### Assignment
Repeat the records word for word.

### Extracted records
==============================
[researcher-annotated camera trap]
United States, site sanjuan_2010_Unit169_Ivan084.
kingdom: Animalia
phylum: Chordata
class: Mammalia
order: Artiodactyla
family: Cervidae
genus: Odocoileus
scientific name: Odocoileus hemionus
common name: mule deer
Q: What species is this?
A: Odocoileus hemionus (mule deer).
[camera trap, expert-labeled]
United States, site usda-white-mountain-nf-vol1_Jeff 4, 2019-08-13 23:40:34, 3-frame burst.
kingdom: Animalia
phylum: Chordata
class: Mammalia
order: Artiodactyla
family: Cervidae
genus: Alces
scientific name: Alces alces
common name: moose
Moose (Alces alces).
==============================
### Problem solution
[researcher-annotated camera trap]
United States, site sanjuan_2010_Unit169_Ivan084.
kingdom: Animalia
phylum: Chordata
class: Mammalia
order: Artiodactyla
family: Cervidae
genus: Odocoileus
scientific name: Odocoileus hemionus
common name: mule deer
Q: What species is this?
A: Odocoileus hemionus (mule deer).
[camera trap, expert-labeled]
United States, site usda-white-mountain-nf-vol1_Jeff 4, 2019-08-13 23:40:34, 3-frame burst.
kingdom: Animalia
phylum: Chordata
class: Mammalia
order: Artiodactyla
family: Cervidae
genus: Alces
scientific name: Alces alces
common name: moose
Moose (Alces alces).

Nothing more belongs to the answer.